Che bolgia, mancano solo le seggiolate

ROMA.Alessio Butti sembra D'Artagnan, baffetti e pizzetto, Achille Totaro pare un pilone del rugby. I due ‘eroi' del centrodestra entrano in scena quando l'aula del Senato è una bolgia. Tutti si affannano intorno a Franco Marini, erroneamente dato per vincente. Lo stesso Marini fa il gesto regale di andare a salutare lo sconfitto, Giulio Andreotti. Ma i due ‘arditi' della Cdl, entrambi di Alleanza Nazionale, risalgono la corrente e cominciano ad agitarsi dietro il banco della presidenza.
Butti, soprattutto lui, comasco, 42 anni, celibe, lotta come un leone. Gli ordini ricevuti dallo stato maggiore del centrodestra sono perentori: resistere fino all'ultimo cavillo.

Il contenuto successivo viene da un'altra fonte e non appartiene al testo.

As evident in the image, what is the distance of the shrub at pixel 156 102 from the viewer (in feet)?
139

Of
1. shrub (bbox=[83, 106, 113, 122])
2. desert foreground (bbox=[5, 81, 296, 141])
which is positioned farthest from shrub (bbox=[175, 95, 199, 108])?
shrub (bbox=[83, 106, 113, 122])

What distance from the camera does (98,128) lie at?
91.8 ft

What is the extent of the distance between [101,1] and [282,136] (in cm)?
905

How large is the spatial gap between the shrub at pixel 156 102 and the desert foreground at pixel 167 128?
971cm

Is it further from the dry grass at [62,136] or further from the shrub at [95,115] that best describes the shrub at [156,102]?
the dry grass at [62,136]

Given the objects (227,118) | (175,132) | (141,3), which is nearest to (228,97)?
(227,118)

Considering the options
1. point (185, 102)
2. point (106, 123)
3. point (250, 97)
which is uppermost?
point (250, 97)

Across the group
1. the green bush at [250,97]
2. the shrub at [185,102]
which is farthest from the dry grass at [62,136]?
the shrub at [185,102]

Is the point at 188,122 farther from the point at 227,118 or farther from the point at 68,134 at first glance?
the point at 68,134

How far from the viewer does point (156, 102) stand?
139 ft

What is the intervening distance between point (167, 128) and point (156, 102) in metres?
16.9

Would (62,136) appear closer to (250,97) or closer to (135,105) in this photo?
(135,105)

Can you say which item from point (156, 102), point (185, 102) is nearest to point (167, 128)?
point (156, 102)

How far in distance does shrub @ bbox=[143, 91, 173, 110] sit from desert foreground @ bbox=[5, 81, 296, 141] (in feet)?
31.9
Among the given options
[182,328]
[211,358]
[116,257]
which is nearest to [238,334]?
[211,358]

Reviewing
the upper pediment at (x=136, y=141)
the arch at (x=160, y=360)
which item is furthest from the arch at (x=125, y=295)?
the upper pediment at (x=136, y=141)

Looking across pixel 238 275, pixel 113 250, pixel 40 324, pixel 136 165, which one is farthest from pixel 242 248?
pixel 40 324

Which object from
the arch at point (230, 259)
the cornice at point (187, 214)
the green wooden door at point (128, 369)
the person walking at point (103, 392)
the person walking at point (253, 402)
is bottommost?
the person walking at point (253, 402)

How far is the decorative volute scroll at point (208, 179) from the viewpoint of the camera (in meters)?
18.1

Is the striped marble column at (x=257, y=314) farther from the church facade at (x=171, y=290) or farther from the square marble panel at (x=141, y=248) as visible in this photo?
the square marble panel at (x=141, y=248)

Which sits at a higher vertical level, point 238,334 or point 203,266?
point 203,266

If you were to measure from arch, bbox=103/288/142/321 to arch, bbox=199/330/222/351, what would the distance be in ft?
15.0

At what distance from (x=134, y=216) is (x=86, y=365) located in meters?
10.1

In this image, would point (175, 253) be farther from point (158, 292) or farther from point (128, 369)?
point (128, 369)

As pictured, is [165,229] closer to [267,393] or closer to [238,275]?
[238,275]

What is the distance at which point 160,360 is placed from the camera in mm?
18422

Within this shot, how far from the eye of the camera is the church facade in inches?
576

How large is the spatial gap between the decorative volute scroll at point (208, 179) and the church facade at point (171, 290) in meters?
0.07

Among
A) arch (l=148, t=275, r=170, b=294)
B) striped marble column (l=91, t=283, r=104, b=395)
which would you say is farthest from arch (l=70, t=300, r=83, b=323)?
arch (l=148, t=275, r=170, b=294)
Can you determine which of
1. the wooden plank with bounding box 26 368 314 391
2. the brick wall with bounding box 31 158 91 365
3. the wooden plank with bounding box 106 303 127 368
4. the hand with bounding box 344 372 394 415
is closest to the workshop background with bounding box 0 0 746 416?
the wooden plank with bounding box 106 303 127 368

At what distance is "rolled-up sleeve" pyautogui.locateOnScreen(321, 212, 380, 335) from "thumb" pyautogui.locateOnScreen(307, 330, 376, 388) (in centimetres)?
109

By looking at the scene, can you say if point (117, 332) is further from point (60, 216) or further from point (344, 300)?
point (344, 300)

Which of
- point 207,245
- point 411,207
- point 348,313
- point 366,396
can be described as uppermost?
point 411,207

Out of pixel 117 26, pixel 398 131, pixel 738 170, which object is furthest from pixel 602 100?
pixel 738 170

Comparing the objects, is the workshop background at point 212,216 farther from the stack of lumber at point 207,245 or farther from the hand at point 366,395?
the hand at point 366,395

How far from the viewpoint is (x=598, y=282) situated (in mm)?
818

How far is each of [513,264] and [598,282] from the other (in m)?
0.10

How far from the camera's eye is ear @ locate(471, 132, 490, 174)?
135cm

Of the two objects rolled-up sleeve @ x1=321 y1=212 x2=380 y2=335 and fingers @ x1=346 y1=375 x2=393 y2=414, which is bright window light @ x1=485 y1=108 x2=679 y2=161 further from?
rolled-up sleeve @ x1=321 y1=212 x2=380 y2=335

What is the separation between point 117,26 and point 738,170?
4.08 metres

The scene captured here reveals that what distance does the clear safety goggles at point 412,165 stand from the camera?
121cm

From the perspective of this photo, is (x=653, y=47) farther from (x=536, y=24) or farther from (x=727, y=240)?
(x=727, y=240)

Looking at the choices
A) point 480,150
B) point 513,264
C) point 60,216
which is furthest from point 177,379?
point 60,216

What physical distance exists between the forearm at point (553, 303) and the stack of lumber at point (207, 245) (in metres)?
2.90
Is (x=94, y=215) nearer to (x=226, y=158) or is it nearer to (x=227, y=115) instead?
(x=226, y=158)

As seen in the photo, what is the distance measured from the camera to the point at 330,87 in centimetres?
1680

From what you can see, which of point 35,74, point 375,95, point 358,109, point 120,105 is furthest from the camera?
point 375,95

E loro non cedono di un millimetro.
Nell'aula del Senato va di scena l'esatta ripetizione, in scala, delle elezioni del 9 e 10 aprile. Contestazione sulla regolarità del voto, fino a spaccare in quattro l'ultima scheda. Lo scrutinio si blocca. Il gelo lentamente risale la parte sinistra dell'emiciclo. Dall'altra parte ci si comincia ad agitare: «Angius! Basta con i brogli!» Il vecchio Oscar Luigi Scalfaro cerca di prevalere con il campanello: «Ma la prego, ritrovi un po' di calma..». Roberto Formigoni, neosenatore, indica con rabbia il senatore Fabio Giambrone, dipietrista, che parla al cellulare: «Vergonati! Via il telefono! Che vuoi fare?». Giambrone è uno dei quattro segretari dell'Unione che dovrebbero decidere l'elezione di Marini. L'incertezza è assoluta. Martino Albonetti (Prc), Marco Filippi (Ds) e Simonetta Rubinato (Margherita) devono prendere atto che i due di An non firmano, che c'è un regolamento. Le regole, le maledette regole.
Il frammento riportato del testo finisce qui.